When the topic is put before local Royal Canadian Mounted Politicians, the Stepford Wife gene kicks in: “We love our Mounties,” they chant in unison.
The quote is not made up, but taken directly from the mouths of Premier Gordon Campbell, former solicitor-general John Les, and Coquitlam Mayor Maxine Wilson.
Investigative author Paul Palango details it all in his devastating new exposé, Dispersing The Fog, Inside the Secret World of Ottawa and the RCMP (Key Porter).
“No place is more devoted to the cult of the Mounties than British Columbia,” writes Palango. “The governors of the province seem hypnotized by the red serge.”
This despite the fact that RCMP answer to Ottawa; Mountie-contracted municipalities have no police boards. And “beyond reach of our (provincial) law ministers is ‘E’ Division, a burgeoning paramilitary force . . . ,” former judge Wally Craig wrote in 2005.
In the long, choppy wake of Robert Dziekanski’s death by RCMP Taser, other suspect Mountie-related fatalities, and dubious value in contract policing, Palango says “political support for the force seems inexplicable.”
Part of it stems from contracting municipalities’ addiction to Ottawa’s 10-per-cent subsidy, but Palango says the value-for-money argument is largely myth once higher RCMP costs-per-officer, lower training standards and “federal” police work are factored in.
Local political support for Horsemen also stems from coziness with hard-lobbying RCMP brass, turf wars, and sheer laziness in avoiding the regional organization.
Angus Reid polls show the public supports a Metro Vancouver regional police force, the B.C. Chamber of Commerce supports it, and provincial Attorney-General Wally Oppal has long favoured amalgamation.
But Premier Gordon Campbell conspicuously left Oppal out of the solicitor-general’s job of supervising police, leaving that to Les and now John Van Dongen, whose lack of enthusiasm for regionalization matches that of
federal ministers closely guarding their empire.
After a year of RCMP stalling on answers to the Dziekanski tragedy, it was laughable to hear RCMP Commissioner William Elliott ask the public last week for “patience,” claiming that his force is “anxious” to participate in the Taser inquiry.

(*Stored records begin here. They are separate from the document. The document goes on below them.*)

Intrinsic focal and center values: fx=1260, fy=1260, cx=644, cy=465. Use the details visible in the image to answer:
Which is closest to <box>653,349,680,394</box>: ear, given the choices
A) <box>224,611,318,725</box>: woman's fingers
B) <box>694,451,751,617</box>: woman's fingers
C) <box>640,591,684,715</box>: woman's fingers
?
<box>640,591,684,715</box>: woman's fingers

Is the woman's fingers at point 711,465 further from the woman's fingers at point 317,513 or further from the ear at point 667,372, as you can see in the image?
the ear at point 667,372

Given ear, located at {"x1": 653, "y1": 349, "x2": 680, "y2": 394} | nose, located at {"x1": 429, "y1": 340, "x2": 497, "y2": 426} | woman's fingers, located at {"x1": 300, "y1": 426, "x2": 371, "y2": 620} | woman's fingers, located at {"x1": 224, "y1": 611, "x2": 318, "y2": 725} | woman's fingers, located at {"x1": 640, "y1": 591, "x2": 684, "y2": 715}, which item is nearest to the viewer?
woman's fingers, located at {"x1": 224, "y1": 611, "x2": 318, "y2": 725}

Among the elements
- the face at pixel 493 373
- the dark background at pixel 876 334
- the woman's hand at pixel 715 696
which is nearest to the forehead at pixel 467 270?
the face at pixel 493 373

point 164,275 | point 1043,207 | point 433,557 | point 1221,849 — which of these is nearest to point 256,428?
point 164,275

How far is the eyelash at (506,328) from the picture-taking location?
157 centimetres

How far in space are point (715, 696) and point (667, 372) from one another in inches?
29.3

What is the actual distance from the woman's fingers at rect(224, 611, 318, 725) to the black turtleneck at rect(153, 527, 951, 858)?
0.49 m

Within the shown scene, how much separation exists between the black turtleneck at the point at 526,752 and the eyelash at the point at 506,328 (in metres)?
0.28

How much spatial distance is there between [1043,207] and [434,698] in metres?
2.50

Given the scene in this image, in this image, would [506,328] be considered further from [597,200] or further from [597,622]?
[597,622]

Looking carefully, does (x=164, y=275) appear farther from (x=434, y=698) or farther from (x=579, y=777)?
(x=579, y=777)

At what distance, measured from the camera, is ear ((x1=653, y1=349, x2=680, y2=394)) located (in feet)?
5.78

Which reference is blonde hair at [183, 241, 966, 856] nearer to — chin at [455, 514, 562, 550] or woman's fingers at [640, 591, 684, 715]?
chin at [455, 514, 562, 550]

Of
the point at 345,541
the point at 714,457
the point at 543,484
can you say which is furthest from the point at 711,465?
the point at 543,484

This off-key musical ride must end. While the mayors and Campbell avoid regionalization, NDP leader Carole James has accurately accused the Liberals of foot-dragging and argues Victoria must engineer a solution.
She should make it a key NDP plank in May’s provincial election, and let Lower Mainlanders vote on it.

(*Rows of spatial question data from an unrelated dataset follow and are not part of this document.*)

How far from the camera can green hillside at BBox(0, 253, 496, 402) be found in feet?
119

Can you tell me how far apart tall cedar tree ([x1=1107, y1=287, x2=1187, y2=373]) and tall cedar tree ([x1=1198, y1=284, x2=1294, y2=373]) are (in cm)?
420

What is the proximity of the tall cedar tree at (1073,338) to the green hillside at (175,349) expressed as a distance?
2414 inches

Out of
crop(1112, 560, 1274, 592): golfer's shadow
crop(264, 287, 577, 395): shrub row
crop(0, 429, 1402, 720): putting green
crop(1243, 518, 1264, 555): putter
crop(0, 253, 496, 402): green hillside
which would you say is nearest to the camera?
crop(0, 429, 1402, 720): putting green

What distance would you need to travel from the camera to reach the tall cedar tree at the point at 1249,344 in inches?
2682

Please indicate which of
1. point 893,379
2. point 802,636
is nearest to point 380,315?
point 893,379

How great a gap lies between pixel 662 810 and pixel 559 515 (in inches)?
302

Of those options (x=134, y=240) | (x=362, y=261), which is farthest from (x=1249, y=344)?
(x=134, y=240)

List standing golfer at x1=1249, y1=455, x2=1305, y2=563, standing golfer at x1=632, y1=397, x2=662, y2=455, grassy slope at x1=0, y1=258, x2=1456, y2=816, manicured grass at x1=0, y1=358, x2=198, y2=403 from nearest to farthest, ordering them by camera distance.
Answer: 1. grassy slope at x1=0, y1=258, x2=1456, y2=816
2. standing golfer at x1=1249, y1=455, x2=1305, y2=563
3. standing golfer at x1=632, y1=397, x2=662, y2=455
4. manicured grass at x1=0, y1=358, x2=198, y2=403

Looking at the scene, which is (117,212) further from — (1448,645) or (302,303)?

And where does McNulty figure on getting the men and women of the Metro Police force? Same place the RCMP got its manpower in some cases like the BC Prov Police, they amalgamated them into the fold. Forces in BC cannot fill their rosters now, so you will have to hire all the RCMP now here. They will be part of the Vancouver Police union? They make more than the RCMP and have better overtime and benefits packages as well.

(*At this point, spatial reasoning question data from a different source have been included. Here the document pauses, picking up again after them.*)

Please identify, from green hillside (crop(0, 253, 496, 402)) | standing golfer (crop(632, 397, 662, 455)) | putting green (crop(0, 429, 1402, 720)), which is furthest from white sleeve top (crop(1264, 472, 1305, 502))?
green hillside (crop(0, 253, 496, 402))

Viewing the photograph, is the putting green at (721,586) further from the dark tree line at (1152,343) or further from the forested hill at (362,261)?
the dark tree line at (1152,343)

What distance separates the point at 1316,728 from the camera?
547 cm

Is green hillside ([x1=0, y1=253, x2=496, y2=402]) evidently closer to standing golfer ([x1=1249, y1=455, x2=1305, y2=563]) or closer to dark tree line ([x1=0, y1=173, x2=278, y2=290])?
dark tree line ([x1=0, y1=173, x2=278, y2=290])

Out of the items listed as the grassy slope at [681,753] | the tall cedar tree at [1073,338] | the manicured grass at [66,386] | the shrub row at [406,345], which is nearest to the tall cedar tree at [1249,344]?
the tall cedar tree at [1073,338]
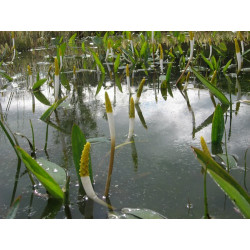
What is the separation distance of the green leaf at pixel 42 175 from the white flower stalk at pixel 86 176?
0.24 feet

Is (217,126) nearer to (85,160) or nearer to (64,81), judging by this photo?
(85,160)

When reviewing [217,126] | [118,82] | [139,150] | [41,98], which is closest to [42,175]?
[139,150]

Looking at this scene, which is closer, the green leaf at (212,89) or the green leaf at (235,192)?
the green leaf at (235,192)

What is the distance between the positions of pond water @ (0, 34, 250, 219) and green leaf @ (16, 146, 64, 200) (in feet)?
0.13

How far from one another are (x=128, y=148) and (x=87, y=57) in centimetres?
260

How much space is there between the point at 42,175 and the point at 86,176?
128 millimetres

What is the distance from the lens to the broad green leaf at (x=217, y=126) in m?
1.10

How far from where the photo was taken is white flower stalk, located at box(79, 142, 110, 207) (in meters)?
0.71

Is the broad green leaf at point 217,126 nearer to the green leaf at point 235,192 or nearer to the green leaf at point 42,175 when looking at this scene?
the green leaf at point 235,192

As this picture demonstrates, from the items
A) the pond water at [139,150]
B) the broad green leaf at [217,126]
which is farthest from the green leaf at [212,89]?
the broad green leaf at [217,126]

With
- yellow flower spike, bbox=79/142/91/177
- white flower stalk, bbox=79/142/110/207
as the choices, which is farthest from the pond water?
yellow flower spike, bbox=79/142/91/177

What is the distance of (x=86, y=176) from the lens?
0.78 meters

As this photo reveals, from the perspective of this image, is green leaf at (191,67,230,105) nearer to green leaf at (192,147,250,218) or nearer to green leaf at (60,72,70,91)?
green leaf at (192,147,250,218)
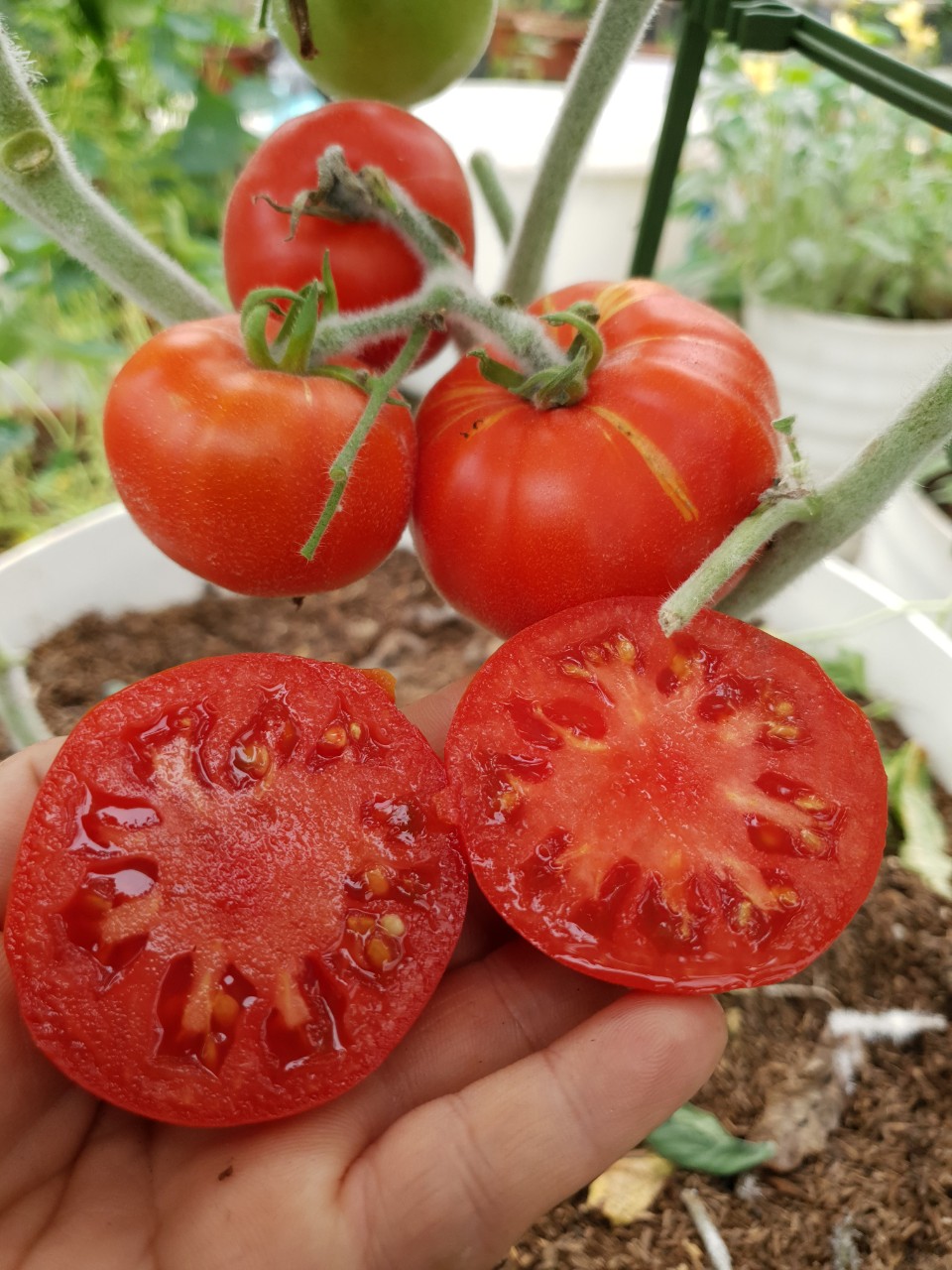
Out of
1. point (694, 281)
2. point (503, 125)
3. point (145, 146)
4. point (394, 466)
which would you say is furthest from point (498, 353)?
point (503, 125)

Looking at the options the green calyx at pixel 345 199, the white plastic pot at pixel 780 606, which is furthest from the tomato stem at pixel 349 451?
the white plastic pot at pixel 780 606

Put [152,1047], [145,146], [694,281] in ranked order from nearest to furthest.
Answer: [152,1047], [145,146], [694,281]

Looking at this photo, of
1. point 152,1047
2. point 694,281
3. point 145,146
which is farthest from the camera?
point 694,281

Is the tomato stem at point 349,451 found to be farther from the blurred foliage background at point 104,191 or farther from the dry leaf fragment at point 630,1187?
the blurred foliage background at point 104,191

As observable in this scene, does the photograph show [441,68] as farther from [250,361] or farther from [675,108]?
[250,361]

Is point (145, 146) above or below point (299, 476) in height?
below

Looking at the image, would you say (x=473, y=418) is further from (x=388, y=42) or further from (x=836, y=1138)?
(x=836, y=1138)

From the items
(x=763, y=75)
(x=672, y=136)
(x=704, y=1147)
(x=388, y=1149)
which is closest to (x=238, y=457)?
(x=388, y=1149)
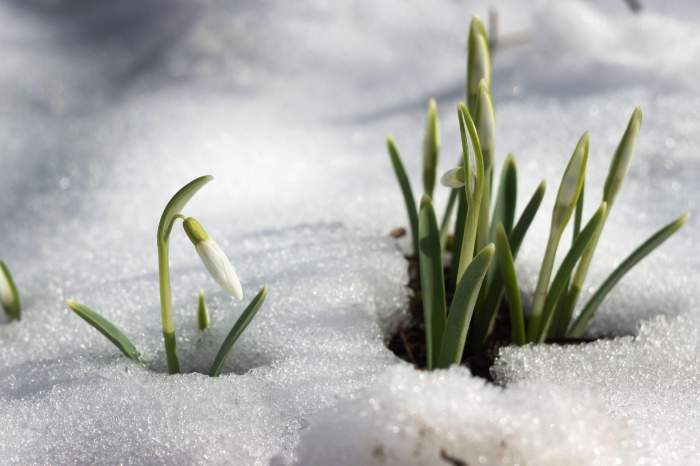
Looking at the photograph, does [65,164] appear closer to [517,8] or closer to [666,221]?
[666,221]

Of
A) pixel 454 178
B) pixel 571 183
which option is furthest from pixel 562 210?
pixel 454 178

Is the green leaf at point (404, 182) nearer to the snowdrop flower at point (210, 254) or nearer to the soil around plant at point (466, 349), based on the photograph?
the soil around plant at point (466, 349)

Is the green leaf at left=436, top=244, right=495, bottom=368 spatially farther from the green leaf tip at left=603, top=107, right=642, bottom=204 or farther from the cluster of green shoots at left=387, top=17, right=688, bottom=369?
the green leaf tip at left=603, top=107, right=642, bottom=204

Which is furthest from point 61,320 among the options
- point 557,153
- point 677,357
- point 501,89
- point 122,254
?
point 501,89

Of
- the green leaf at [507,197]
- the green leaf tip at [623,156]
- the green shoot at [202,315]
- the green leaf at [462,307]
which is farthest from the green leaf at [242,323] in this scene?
the green leaf tip at [623,156]

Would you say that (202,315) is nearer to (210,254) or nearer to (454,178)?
(210,254)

As for Dziekanski, you can thank the BC govt for deciding to throw in a two stage inquiry in the middle of the mix and disrupt the holding of the inquest, and causing the Crown to drag its feet on charge approval blaming it on some missing report that does nothing to change the facts. Inquiries belong after all is said and done in the regular course of events so that may also be subject of scrutiny.
Crackerjack reporting once again. No balance, no study, no insight, all bloated personal opinion. Shameful service to the readers.